After the Attack on Pearl Harbor, he was personally selected by Major General John C. H. Lee in May 1942 to serve as Chief of Staff, Headquarters, Services of Supply, United States Army Forces in the British Isles. He served under Lee in the opening months of the Operation Bolero buildup in Britain, until (USMA classmate) Lt. Gen. Dwight D. Eisenhower requested he be detached for Operation Torch, the invasion of North Africa, beginning on 8 November 1942. In February 1943 he became Commanding General, Services of Supply, North African Theater of Operations, United States Army, and later Commander for the Communications Zone in North Africa, and continued in this role through the invasions of Sicily, Italy, and then southern France in August 1944. For his efforts in supplying the combat troops during the Tunisian campaign he was awarded the Distinguished Service Medal in June 1943. He was also awarded an Oak Leaf Cluster to the Distinguished Service Medal in November 1944 for his support of the 5th Army in Italy, and his role in planning the invasion of southern France. He remained in this capacity for the Operation Dragoon France invasion, and served under Lt. Gen. Jacob L. Devers, who took over in January 1944, in the now-larger Mediterranean Theater of Operations until the fall of Nazi Germany.

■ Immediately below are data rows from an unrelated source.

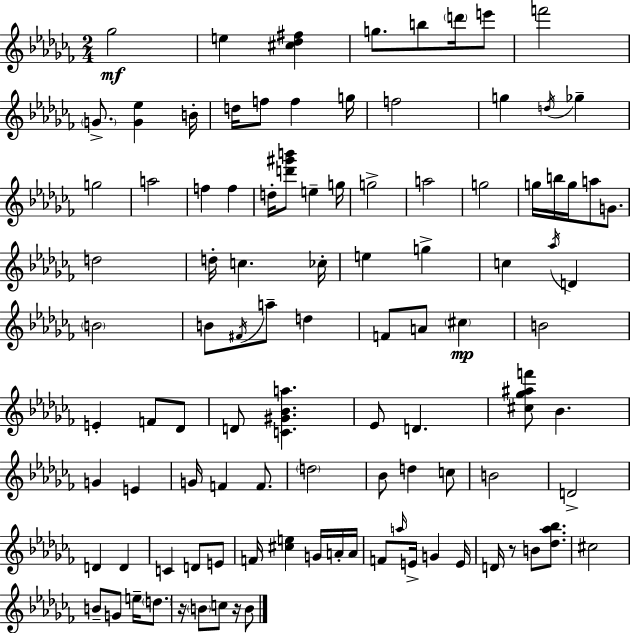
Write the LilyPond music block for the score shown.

{
  \clef treble
  \numericTimeSignature
  \time 2/4
  \key aes \minor
  ges''2\mf | e''4 <cis'' des'' fis''>4 | g''8. b''8 \parenthesize d'''16 e'''8 | f'''2 | \break \parenthesize g'8.-> <g' ees''>4 b'16-. | d''16 f''8 f''4 g''16 | f''2 | g''4 \acciaccatura { d''16 } ges''4-- | \break g''2 | a''2 | f''4 f''4 | d''16-. <d''' gis''' b'''>8 e''4-- | \break g''16 g''2-> | a''2 | g''2 | g''16 b''16 g''16 a''8 g'8. | \break d''2 | d''16-. c''4. | ces''16-. e''4 g''4-> | c''4 \acciaccatura { aes''16 } d'4 | \break \parenthesize b'2 | b'8 \acciaccatura { fis'16 } a''8-- d''4 | f'8 a'8 \parenthesize cis''4\mp | b'2 | \break e'4-. f'8 | des'8 d'8 <c' gis' bes' a''>4. | ees'8 d'4. | <cis'' ges'' ais'' f'''>8 bes'4. | \break g'4 e'4 | g'16 f'4 | f'8. \parenthesize d''2 | bes'8 d''4 | \break c''8 b'2 | d'2-> | d'4 d'4 | c'4 d'8 | \break e'8 f'16 <cis'' e''>4 | g'16 a'16-. a'16 f'8 \grace { a''16 } e'16-> g'4 | e'16 d'16 r8 b'8 | <des'' aes'' bes''>8. cis''2 | \break b'8-- g'8 | e''16-- \parenthesize d''8. r16 \parenthesize b'8 c''8 | r16 b'8 \bar "|."
}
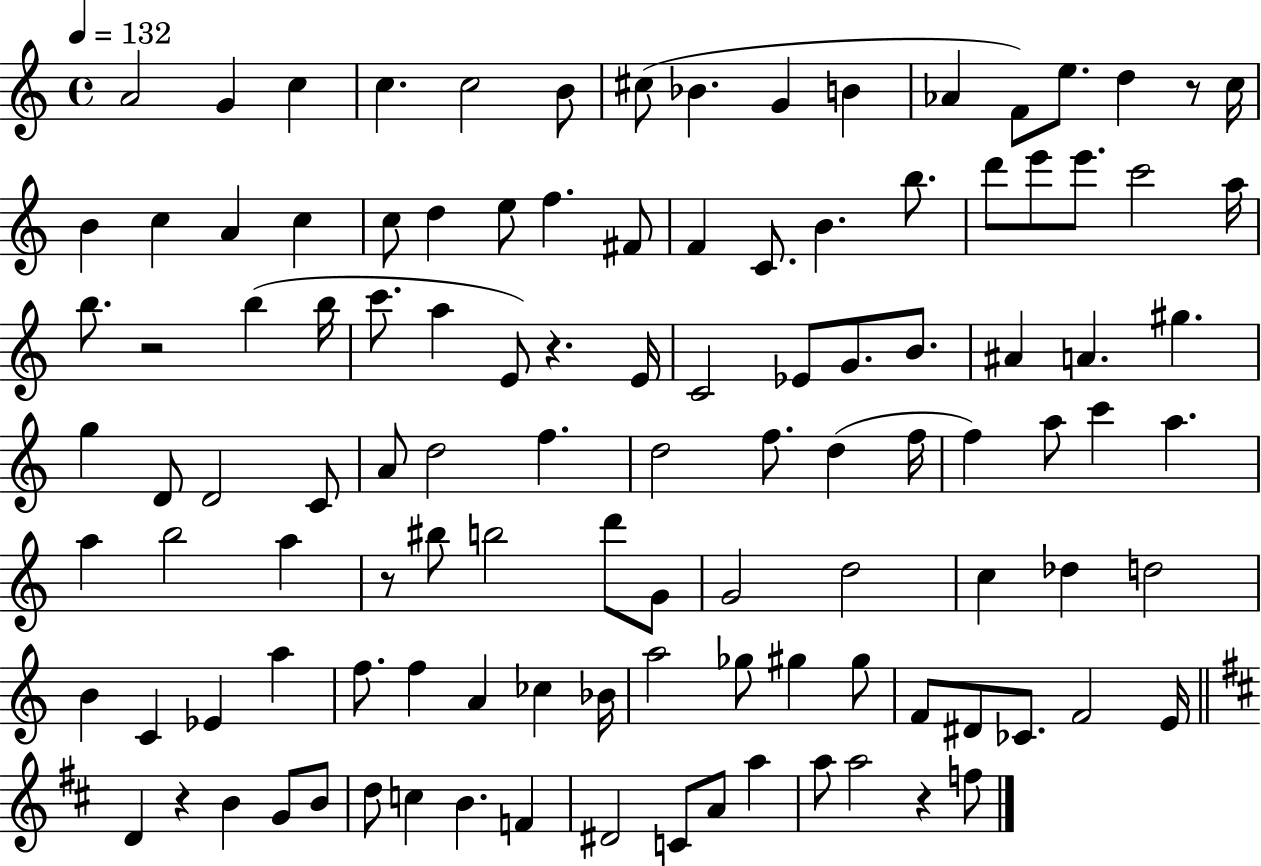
A4/h G4/q C5/q C5/q. C5/h B4/e C#5/e Bb4/q. G4/q B4/q Ab4/q F4/e E5/e. D5/q R/e C5/s B4/q C5/q A4/q C5/q C5/e D5/q E5/e F5/q. F#4/e F4/q C4/e. B4/q. B5/e. D6/e E6/e E6/e. C6/h A5/s B5/e. R/h B5/q B5/s C6/e. A5/q E4/e R/q. E4/s C4/h Eb4/e G4/e. B4/e. A#4/q A4/q. G#5/q. G5/q D4/e D4/h C4/e A4/e D5/h F5/q. D5/h F5/e. D5/q F5/s F5/q A5/e C6/q A5/q. A5/q B5/h A5/q R/e BIS5/e B5/h D6/e G4/e G4/h D5/h C5/q Db5/q D5/h B4/q C4/q Eb4/q A5/q F5/e. F5/q A4/q CES5/q Bb4/s A5/h Gb5/e G#5/q G#5/e F4/e D#4/e CES4/e. F4/h E4/s D4/q R/q B4/q G4/e B4/e D5/e C5/q B4/q. F4/q D#4/h C4/e A4/e A5/q A5/e A5/h R/q F5/e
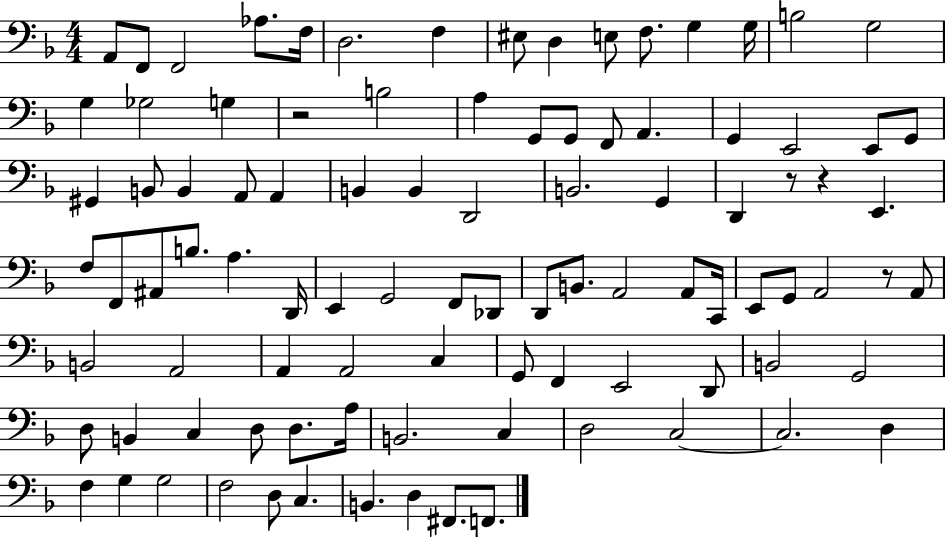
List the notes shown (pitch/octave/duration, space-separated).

A2/e F2/e F2/h Ab3/e. F3/s D3/h. F3/q EIS3/e D3/q E3/e F3/e. G3/q G3/s B3/h G3/h G3/q Gb3/h G3/q R/h B3/h A3/q G2/e G2/e F2/e A2/q. G2/q E2/h E2/e G2/e G#2/q B2/e B2/q A2/e A2/q B2/q B2/q D2/h B2/h. G2/q D2/q R/e R/q E2/q. F3/e F2/e A#2/e B3/e. A3/q. D2/s E2/q G2/h F2/e Db2/e D2/e B2/e. A2/h A2/e C2/s E2/e G2/e A2/h R/e A2/e B2/h A2/h A2/q A2/h C3/q G2/e F2/q E2/h D2/e B2/h G2/h D3/e B2/q C3/q D3/e D3/e. A3/s B2/h. C3/q D3/h C3/h C3/h. D3/q F3/q G3/q G3/h F3/h D3/e C3/q. B2/q. D3/q F#2/e. F2/e.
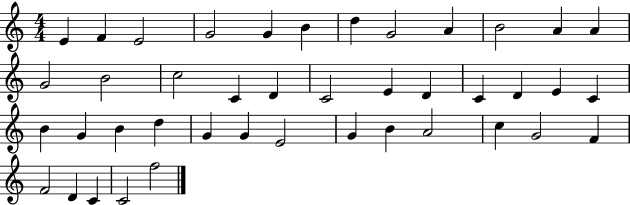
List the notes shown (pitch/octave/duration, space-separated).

E4/q F4/q E4/h G4/h G4/q B4/q D5/q G4/h A4/q B4/h A4/q A4/q G4/h B4/h C5/h C4/q D4/q C4/h E4/q D4/q C4/q D4/q E4/q C4/q B4/q G4/q B4/q D5/q G4/q G4/q E4/h G4/q B4/q A4/h C5/q G4/h F4/q F4/h D4/q C4/q C4/h F5/h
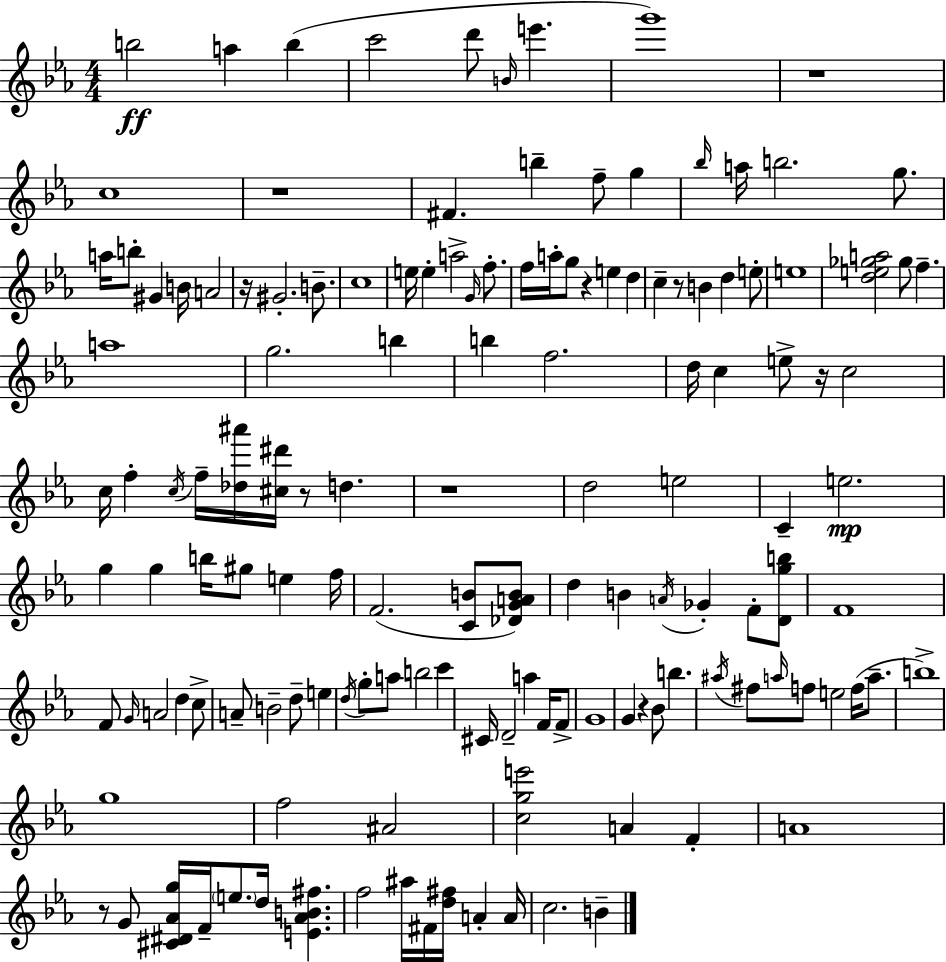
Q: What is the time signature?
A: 4/4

On February 1, 1946, he became Quartermaster General of the US Army, serving in this position until March 20, 1949. He retired with grade of lieutenant general in 1952.

Larkin died at Walter Reed Army Hospital on October 17, 1968, and was buried at Arlington National Cemetery.

==Awards and decorations==
Larkin was the recipient of numerous awards including the Distinguished Service Medal with two Oak Leaf Clusters, Silver Star, Legion of Merit, Bronze Star, Mexican Campaign Medal, World War I Victory Medal, World War I Occupation Medal, American Defense Medal, American Campaign Medal; European, African, Middle East Campaign Medal, World War II Victory Medal, and World War II Occupation Medal.

Foreign decorations: French Croix de Guerre with Palm, the Brazilian Order of Military Merit, the Order of the Crown of Italy (Grand Order), the British Order of the Bath Companion, and the Polish Gold Cross with Sword.